Cosmos 1.0 Diffusion 7 B Text2 World
nvidiaIntroduction
The Cosmos-1.0-Diffusion-7B-Text2World is a diffusion-based model developed by NVIDIA designed for generating physics-aware videos from text, image, or video inputs. It is part of the Cosmos World Foundation Models, which are pre-trained for world generation applications. The models are intended for commercial use under the NVIDIA Open Model License.
Architecture
Cosmos-1.0-Diffusion-7B-Text2World utilizes a diffusion transformer architecture for video denoising in the latent space. It features interleaved self-attention, cross-attention, and feedforward layers. The model uses cross-attention layers to condition on input text during the denoising process and employs adaptive layer normalization to integrate time information. This architecture allows for the concatenation of latent frames from input images or videos with generated frames.
Training
The model is trained to generate videos with a 5-second duration and a resolution of 1280x704 pixels at 24 frames per second.

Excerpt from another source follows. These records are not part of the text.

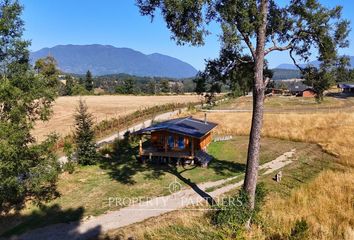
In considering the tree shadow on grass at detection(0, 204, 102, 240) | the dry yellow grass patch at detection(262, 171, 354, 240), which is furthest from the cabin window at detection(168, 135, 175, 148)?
the dry yellow grass patch at detection(262, 171, 354, 240)

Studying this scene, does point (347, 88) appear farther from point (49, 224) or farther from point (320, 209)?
point (49, 224)

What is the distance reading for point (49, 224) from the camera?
15852mm

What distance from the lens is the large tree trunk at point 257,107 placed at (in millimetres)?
13094

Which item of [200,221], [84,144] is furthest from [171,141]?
[200,221]

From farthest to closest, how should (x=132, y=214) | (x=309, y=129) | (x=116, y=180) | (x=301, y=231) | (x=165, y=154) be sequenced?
(x=309, y=129) → (x=165, y=154) → (x=116, y=180) → (x=132, y=214) → (x=301, y=231)

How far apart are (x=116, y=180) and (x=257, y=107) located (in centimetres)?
1209

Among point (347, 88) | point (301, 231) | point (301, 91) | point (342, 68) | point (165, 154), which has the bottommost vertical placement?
point (301, 91)

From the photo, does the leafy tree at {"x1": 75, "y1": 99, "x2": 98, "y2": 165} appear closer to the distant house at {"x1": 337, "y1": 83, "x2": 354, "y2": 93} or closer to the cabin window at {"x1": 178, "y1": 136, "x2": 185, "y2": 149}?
the cabin window at {"x1": 178, "y1": 136, "x2": 185, "y2": 149}

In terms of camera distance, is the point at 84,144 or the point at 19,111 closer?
the point at 19,111

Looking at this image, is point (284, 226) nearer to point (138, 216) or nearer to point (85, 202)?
point (138, 216)

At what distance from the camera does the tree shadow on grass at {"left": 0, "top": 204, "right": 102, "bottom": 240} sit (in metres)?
14.6

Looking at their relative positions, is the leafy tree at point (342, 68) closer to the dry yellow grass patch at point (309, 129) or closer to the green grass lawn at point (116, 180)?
the green grass lawn at point (116, 180)

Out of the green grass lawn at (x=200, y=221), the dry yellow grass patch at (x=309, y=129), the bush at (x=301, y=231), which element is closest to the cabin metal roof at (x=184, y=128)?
the green grass lawn at (x=200, y=221)

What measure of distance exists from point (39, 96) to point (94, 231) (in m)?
6.26
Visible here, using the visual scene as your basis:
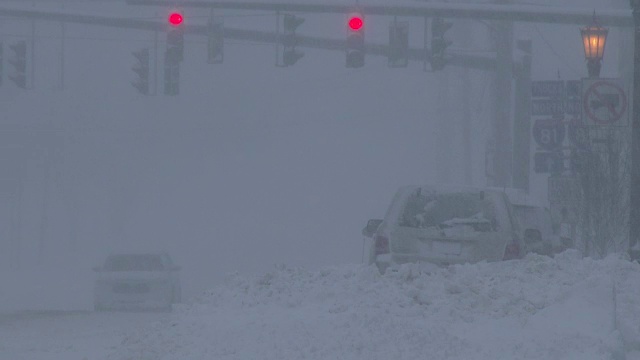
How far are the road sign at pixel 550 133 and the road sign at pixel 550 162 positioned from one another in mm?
166

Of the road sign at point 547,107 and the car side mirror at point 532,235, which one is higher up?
the road sign at point 547,107

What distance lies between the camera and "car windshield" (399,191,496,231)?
14.9m

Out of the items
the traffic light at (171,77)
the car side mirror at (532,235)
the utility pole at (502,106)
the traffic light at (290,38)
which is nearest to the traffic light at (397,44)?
the traffic light at (290,38)

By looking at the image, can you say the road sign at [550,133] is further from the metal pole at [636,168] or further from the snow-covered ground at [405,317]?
the snow-covered ground at [405,317]

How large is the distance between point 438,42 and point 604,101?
20.0 ft

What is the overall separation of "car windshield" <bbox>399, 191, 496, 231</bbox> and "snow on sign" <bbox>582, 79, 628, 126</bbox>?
196cm

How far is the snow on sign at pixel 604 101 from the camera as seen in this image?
15805 millimetres

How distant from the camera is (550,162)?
1001 inches

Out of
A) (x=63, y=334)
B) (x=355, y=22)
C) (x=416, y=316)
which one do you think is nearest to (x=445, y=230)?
(x=416, y=316)

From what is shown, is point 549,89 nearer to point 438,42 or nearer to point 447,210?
point 438,42

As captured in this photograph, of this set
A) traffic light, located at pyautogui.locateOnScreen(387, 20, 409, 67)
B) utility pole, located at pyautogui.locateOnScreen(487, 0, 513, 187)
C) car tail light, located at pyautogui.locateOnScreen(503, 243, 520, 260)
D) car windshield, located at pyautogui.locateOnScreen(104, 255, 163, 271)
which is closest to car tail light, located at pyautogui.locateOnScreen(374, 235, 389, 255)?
car tail light, located at pyautogui.locateOnScreen(503, 243, 520, 260)

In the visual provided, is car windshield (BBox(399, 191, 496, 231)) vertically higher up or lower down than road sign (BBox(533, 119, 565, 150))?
lower down

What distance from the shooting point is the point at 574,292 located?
11344 mm

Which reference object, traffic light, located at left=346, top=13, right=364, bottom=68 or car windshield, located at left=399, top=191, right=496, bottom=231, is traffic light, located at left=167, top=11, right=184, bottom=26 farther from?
car windshield, located at left=399, top=191, right=496, bottom=231
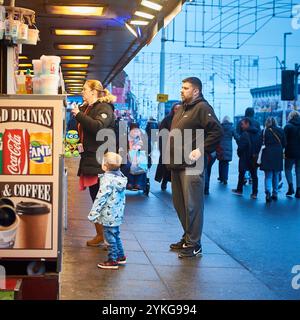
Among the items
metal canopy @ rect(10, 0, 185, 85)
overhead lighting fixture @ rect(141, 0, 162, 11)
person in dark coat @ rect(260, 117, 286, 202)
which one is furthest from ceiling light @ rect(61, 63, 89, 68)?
overhead lighting fixture @ rect(141, 0, 162, 11)

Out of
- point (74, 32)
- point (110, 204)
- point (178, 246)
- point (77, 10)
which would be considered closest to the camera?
point (110, 204)

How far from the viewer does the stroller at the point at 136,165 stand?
1314 centimetres

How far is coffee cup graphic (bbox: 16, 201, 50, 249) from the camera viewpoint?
4.72 m

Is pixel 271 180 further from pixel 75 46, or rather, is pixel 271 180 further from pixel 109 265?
pixel 75 46

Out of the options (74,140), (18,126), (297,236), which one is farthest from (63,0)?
(18,126)

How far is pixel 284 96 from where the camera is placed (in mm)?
15633

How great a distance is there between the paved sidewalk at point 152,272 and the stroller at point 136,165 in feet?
12.9

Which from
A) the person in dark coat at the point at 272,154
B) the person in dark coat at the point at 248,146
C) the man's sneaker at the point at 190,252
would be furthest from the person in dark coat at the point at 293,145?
the man's sneaker at the point at 190,252

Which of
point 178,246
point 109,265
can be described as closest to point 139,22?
point 178,246

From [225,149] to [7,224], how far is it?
11.2 meters

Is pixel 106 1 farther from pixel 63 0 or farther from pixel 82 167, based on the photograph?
pixel 82 167

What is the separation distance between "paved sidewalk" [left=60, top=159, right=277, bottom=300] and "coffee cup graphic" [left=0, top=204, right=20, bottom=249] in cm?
87

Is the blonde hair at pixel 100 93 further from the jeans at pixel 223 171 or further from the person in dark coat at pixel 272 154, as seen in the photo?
the jeans at pixel 223 171

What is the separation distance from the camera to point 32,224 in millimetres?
4742
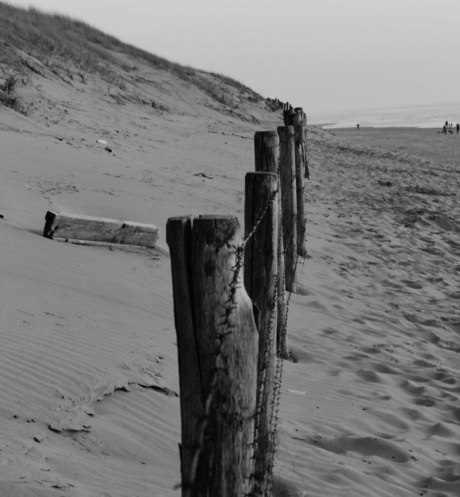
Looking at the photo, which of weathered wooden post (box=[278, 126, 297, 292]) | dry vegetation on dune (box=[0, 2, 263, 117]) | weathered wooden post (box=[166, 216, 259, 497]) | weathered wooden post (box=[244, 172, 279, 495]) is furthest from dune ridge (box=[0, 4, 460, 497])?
dry vegetation on dune (box=[0, 2, 263, 117])

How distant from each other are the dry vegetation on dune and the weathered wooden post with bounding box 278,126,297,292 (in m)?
10.8

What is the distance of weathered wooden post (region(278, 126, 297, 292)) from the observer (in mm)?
7453

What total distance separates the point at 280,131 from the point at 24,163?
200 inches

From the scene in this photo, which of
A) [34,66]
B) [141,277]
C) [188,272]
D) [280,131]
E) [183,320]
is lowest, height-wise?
[141,277]

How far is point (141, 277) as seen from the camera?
23.5ft

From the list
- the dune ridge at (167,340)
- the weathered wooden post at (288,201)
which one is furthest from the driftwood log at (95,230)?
the weathered wooden post at (288,201)

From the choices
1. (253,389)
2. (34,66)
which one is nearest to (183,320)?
(253,389)

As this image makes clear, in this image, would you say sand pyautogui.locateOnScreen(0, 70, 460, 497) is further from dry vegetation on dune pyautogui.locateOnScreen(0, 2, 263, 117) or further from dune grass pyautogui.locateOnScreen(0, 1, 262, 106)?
dune grass pyautogui.locateOnScreen(0, 1, 262, 106)

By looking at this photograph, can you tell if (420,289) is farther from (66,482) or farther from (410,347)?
(66,482)

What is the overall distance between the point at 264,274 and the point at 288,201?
158 inches

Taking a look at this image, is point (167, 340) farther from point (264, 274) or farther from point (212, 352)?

It can process input text descriptions containing fewer than 300 words. The model's performance and evaluation details are outlined in NVIDIA's technical paper on the Cosmos platform.
Guide: Running Locally
- Setup Environment: Install the necessary dependencies, including the
transformers
library. - Download Model: Access the model from Hugging Face’s repository.
- Hardware Requirements: For optimal performance, use NVIDIA GPUs such as Blackwell, Hopper, or Ampere. GPU memory management strategies are provided for systems with limited memory.
- Run Inference: Load the model and provide text input to generate videos. Adjust frame rate and resolution as needed.
- Cloud Options: Consider using cloud GPUs, such as NVIDIA's H100, for faster inference times.
License
The Cosmos-1.0-Diffusion-7B-Text2World model is distributed under the NVIDIA Open Model License. This license allows for commercial usage, the creation of derivative models, and does not claim ownership of outputs generated with the model. Users must adhere to the terms outlined, including restrictions on bypassing safety mechanisms and compliance with NVIDIA's Trustworthy AI terms.